• Stated exercise A
In the description of the Twitter modules, which corner of each bounding box must be specified first?
• Stated exercise B
Revise the stretch of the Twitter module description from "It verifies if a" through "stored in the database.", putting "data store" wherever "database" appears.

A detailed description of the modules contained in the architecture shown above is provided in the following sections.

Retrieve module.

This module handles establishing and maintaining the connection with Twitter servers to retrieve tweets. We use Twitter4 J, a Java library that gives access to the Twitter API and assists in integrating the Twitter service into any Java application. In order to obtain useful results, we have established two search filters: (1) Track, and (2) Locations. The first filter consists of a comma-separated list of phrases which will be used to determine which tweets will be delivered on the stream. The second filter consists of a comma-separated list of longitude, latitude pairs specifying a set of bounding boxes to filter Tweets. Each bounding box should be specified as a pair of longitude and latitude pairs, with the southwest corner of the bounding box coming first. For example, to obtain the tweets from Spain, we need the following coordinates:

Data extraction and verification module.

In this module, information about each tweet is extracted. Also, a verification process is carried out. Next, a detailed description of the process performed is presented.

  1. 1.

    It obtains a tweet of the tail of tweets.

  2. 2.

    This module retrieves the tweet information namely, id, date, number of retweets, text, language, the user who wrote it, number of the user’s followers and hashtags and users that appear in the tweet.

  3. 3.

    It verifies if a tweet is original or a retweet

    1. (a)

      If a tweet is original, it verifies if it exists in the database with its id

      1. (i)

        If the tweet is not in the database, a sentiment classification is carried out (“sentiment analysis module”), and all information is stored in the database.

      2. (ii)

        Otherwise, data such as number of followers, number of retweets are updated in the database.

    2. (b)

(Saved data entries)
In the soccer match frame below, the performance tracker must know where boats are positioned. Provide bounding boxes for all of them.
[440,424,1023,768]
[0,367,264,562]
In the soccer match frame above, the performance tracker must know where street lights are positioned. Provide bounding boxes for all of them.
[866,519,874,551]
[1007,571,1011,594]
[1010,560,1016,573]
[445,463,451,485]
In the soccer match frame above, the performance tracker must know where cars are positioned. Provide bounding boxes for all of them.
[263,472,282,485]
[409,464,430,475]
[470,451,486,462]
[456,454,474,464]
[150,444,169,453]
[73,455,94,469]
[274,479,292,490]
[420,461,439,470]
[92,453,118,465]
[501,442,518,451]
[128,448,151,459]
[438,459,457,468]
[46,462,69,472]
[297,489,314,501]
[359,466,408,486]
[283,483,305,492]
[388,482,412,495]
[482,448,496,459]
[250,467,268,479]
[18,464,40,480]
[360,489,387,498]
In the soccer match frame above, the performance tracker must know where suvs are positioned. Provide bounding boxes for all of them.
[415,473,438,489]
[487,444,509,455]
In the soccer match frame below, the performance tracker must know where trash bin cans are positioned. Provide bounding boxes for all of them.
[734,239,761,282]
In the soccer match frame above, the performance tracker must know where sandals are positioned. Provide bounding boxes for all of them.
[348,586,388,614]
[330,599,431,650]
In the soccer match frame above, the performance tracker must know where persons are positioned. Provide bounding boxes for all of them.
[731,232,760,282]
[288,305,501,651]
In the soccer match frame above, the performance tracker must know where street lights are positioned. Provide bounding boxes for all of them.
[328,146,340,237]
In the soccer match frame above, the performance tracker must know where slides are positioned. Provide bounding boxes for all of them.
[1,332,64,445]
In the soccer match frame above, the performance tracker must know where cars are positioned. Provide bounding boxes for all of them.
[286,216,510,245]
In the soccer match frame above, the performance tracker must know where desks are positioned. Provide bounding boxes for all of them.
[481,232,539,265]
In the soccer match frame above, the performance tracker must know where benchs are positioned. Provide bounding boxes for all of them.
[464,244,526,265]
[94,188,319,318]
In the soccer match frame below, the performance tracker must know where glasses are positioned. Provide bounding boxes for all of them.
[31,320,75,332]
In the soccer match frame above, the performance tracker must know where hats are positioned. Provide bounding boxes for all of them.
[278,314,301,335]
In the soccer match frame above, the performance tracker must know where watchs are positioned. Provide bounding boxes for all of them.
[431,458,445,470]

• Worked answer A
The southwest corner of the bounding box comes first.

• Worked answer B
It verifies if a tweet is original or a retweet

    1. (a)

      If a tweet is original, it verifies if it exists in the data store with its id

      1. (i)

        If the tweet is not in the data store, a sentiment classification is carried out (“sentiment analysis module”), and all information is stored in the data store.